Stereo R-CNN based 3D Object Detection for Autonomous Driving

Abstract: We propose a 3D object detection method for autonomous driving by fully exploiting the sparse and dense, semantic and geometry information in stereo imagery. Our method, called Stereo R-CNN, extends Faster R-CNN for stereo inputs to simultaneously detect and associate object in left and right images. We add extra branches after stereo Region Proposal Network (RPN) to predict sparse keypoints, viewpoints, and object dimensions, which are combined with 2D left-right boxes to calculate a coarse 3D object bounding box. We then recover the accurate 3D bounding box by a region-based photometric alignment using left and right RoIs. Our method does not require depth input and 3D position supervision, however, outperforms all existing fully supervised image-based methods. Experiments on the challenging KITTI dataset show that our method outperforms the state-of-the-art stereo-based method by around 30% AP on both 3D detection and 3D localization tasks. Code has been released at https://github.com/HKUST-Aerial-Robotics/Stereo-RCNN.

• The paper introduces a Stereo R-CNN framework that simultaneously detects and associates objects using stereo images, enhancing 3D localization.
• It extends Faster R-CNN with a stereo region proposal network and dense photometric alignment, achieving approximately 30% higher detection precision on KITTI.
• The methodology eliminates the dependency on LiDAR by leveraging both semantic and geometric cues for robust autonomous driving applications.

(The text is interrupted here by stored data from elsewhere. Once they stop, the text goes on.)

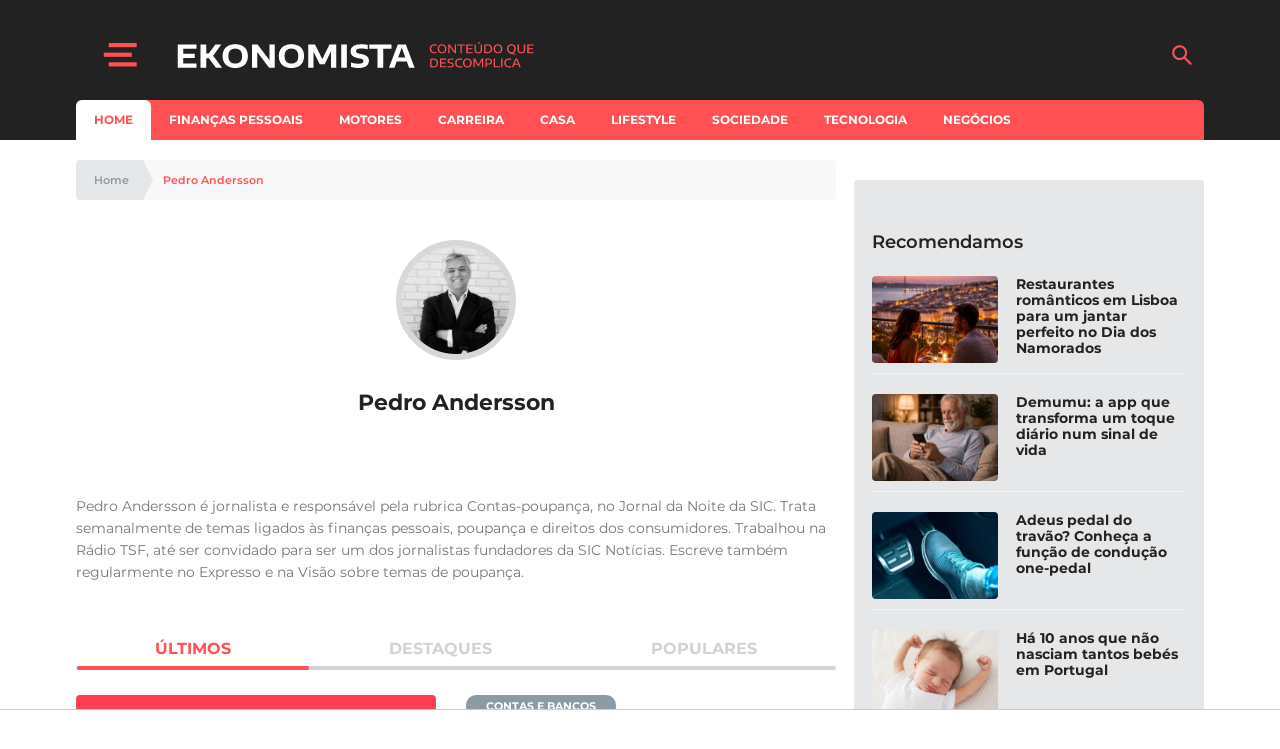

--- FILE ---
content_type: text/html; charset=utf-8
request_url: https://www.google.com/recaptcha/api2/aframe
body_size: 137
content:
<!DOCTYPE HTML><html><head><meta http-equiv="content-type" content="text/html; charset=UTF-8"></head><body><script nonce="H6zy-4YuKLMev76tgCRktQ">/** Anti-fraud and anti-abuse applications only. See google.com/recaptcha */ try{var clients={'sodar':'https://pagead2.googlesyndication.com/pagead/sodar?'};window.addEventListener("message",function(a){try{if(a.source===window.parent){var b=JSON.parse(a.data);var c=clients[b['id']];if(c){var d=document.createElement('img');d.src=c+b['params']+'&rc='+(localStorage.getItem("rc::a")?sessionStorage.getItem("rc::b"):"");window.document.body.appendChild(d);sessionStorage.setItem("rc::e",parseInt(sessionStorage.getItem("rc::e")||0)+1);localStorage.setItem("rc::h",'1769821825598');}}}catch(b){}});window.parent.postMessage("_grecaptcha_ready", "*");}catch(b){}</script></body></html>

--- FILE ---
content_type: application/javascript; charset=utf-8
request_url: https://fundingchoicesmessages.google.com/f/AGSKWxUYSonGCAOdtM3tMNtn-WgLUifQtaQa8cAedUQHEQt4KurALQSTIRDyeapr6afhzod5t-HyI7JNS37CXmU6H4DQxk-lhSgIUzEqBJ28m1EqMd4hoG7KDfpOCtxd69LuB6pJOJlvuNY7tmJ6bH53mvtQaXeK6inPv19Nq8edFk-mVaucoLZWMYQBnfGE/_.aspx?ad=-prebid//pubs_aff.asp?/adserver1./bannerjs.php?
body_size: -1283
content:
window['225f8821-b52f-4bf6-9101-fdb4c98f6405'] = true;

Stereo R-CNN based 3D Object Detection for Autonomous Driving

Introduction to Stereo R-CNN

The paper introduces an innovative Stereo R-CNN approach aimed at enhancing 3D object detection for autonomous driving. By leveraging stereo imagery, the method offers an alternative to LiDAR, which is commonly used but has limitations such as high cost and sparse information. Stereo R-CNN is designed to exploit both semantic and geometric information from stereo images, enabling it to effectively detect and associate objects in left and right images concurrently.

Network Architecture

The proposed Stereo R-CNN network architecture is shown to extend the existing Faster R-CNN framework to handle stereo inputs. The network consists of three main components:

• Stereo Region Proposal Network (RPN): Designed to output proposals for both left and right images by sharing weights. This module employs a novel target assignment strategy to handle stereo input effectively.
• Stereo R-CNN: Includes branches for classifying objects, regressing stereo boxes, and predicting viewpoint angles and object dimensions. The network uses a concatenation of left-right RoI features to improve stereo detection precision.
• Dense 3D Box Alignment: Implements a region-based photometric alignment to refine the 3D bounding box estimates. Rather than relying on depth input, this approach treats stereo images as a geometry problem to achieve precise localization.

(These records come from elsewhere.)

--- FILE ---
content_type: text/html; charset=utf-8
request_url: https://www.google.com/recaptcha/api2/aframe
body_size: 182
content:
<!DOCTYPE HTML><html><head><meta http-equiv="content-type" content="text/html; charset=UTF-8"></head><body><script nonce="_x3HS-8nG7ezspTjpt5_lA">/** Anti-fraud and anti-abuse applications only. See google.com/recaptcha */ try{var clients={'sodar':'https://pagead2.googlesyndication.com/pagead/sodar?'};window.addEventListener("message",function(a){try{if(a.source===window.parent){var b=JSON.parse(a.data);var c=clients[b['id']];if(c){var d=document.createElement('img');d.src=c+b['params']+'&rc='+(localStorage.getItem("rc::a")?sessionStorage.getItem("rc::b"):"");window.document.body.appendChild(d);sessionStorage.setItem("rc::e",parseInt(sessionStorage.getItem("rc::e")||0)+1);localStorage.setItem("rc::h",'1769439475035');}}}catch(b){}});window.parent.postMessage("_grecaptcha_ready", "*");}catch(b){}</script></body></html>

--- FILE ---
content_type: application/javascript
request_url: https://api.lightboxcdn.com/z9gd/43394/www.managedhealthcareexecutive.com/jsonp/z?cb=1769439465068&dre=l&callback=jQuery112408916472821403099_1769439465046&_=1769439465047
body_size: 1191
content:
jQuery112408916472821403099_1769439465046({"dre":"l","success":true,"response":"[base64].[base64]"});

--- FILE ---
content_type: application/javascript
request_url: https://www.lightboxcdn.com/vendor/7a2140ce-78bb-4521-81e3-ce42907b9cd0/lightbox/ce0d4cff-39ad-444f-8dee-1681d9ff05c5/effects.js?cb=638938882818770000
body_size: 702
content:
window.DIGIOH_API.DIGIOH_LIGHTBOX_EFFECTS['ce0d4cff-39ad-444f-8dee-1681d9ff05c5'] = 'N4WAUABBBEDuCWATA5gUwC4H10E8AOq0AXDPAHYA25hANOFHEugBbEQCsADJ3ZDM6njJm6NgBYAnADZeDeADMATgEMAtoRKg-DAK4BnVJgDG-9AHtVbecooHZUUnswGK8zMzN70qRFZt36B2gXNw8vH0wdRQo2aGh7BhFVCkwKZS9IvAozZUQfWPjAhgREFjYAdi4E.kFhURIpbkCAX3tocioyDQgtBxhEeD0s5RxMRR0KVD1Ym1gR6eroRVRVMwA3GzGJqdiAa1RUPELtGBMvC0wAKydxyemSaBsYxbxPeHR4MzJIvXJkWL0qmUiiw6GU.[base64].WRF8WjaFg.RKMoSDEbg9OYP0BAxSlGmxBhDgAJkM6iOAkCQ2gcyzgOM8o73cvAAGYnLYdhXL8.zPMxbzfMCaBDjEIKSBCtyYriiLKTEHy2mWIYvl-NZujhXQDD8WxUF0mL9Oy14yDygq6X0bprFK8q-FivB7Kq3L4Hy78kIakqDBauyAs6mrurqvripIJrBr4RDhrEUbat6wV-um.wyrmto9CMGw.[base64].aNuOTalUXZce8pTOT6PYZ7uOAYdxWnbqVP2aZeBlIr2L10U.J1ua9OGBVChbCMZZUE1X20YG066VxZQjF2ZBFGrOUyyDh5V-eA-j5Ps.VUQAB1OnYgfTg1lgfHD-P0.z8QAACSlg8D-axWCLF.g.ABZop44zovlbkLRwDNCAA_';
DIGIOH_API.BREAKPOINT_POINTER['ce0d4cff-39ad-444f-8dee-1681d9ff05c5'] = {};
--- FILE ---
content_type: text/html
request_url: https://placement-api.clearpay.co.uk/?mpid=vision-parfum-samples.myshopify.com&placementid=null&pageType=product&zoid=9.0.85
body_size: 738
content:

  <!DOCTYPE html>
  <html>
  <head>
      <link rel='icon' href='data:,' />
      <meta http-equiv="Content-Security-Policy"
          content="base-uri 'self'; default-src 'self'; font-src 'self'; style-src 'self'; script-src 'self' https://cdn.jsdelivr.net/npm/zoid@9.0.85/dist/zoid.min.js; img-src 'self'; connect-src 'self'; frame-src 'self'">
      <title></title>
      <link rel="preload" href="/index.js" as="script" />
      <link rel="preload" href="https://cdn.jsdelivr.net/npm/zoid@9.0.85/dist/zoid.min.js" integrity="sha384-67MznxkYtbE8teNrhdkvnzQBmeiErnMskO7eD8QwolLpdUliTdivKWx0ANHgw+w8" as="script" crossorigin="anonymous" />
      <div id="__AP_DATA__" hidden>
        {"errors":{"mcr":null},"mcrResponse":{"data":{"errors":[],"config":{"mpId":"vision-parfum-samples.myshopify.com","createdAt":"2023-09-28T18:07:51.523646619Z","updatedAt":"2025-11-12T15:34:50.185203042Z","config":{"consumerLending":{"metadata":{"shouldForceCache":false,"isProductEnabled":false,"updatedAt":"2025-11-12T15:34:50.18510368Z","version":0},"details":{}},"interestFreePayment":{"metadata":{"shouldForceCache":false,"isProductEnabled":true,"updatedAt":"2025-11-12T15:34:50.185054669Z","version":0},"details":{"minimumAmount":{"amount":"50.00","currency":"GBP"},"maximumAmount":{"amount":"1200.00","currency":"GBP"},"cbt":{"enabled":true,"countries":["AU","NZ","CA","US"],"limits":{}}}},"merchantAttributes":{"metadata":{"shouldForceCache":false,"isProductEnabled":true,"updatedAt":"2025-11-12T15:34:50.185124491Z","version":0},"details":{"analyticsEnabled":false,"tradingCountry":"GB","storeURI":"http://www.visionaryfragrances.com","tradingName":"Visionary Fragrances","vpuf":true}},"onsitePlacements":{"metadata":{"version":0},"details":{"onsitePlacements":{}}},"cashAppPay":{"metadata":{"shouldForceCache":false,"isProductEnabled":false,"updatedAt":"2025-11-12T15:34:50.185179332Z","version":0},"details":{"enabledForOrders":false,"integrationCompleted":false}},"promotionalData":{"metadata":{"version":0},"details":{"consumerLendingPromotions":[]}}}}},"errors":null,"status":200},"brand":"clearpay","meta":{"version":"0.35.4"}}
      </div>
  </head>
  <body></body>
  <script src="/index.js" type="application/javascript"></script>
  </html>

  Figure 1: Network architecture of the proposed Stereo R-CNN (Sect.~\ref{sec:rcnn}).

Key Contributions

The Stereo R-CNN introduces several key innovations:

1. Simultaneous Detection and Association: The framework detects and associates objects in stereo images simultaneously, leveraging a unique classification and regression target assignment.
2. 3D Box Estimator: Utilizes both keypoints and stereo box constraints to enhance 3D bounding box prediction.
3. Photometric Alignment for 3D Localization: A dense alignment strategy ensures accurate object localization, outperforming traditional methods that require depth information.
4. Evaluation and Results: Tested on the KITTI dataset, the method surpasses state-of-the-art stereo-based techniques, providing approximately 30% higher average precision in both 3D detection and localization tasks.

Performance and Evaluation

The proposed method was evaluated on the KITTI benchmark, demonstrating significant improvements over existing image-based and stereo-based 3D detection approaches. The method achieved superior performance in both average precision for bird’s-eye view and 3D bounding box metrics across easy, moderate, and hard difficulty levels.

Practical Implications and Future Work

While Stereo R-CNN outperforms several existing methods, its practical applications extend beyond current achievements. Future developments could involve extending the model for multi-object tracking and integrating instance segmentation for more precise RoI selections.

Concluding, the research presents Stereo R-CNN as a viable, cost-effective alternative in autonomous driving applications, offering robust performance without the dependency on depth inputs. This framework not only enhances current 3D object detection capabilities but also lays the groundwork for future enhancements and applications in diverse environments.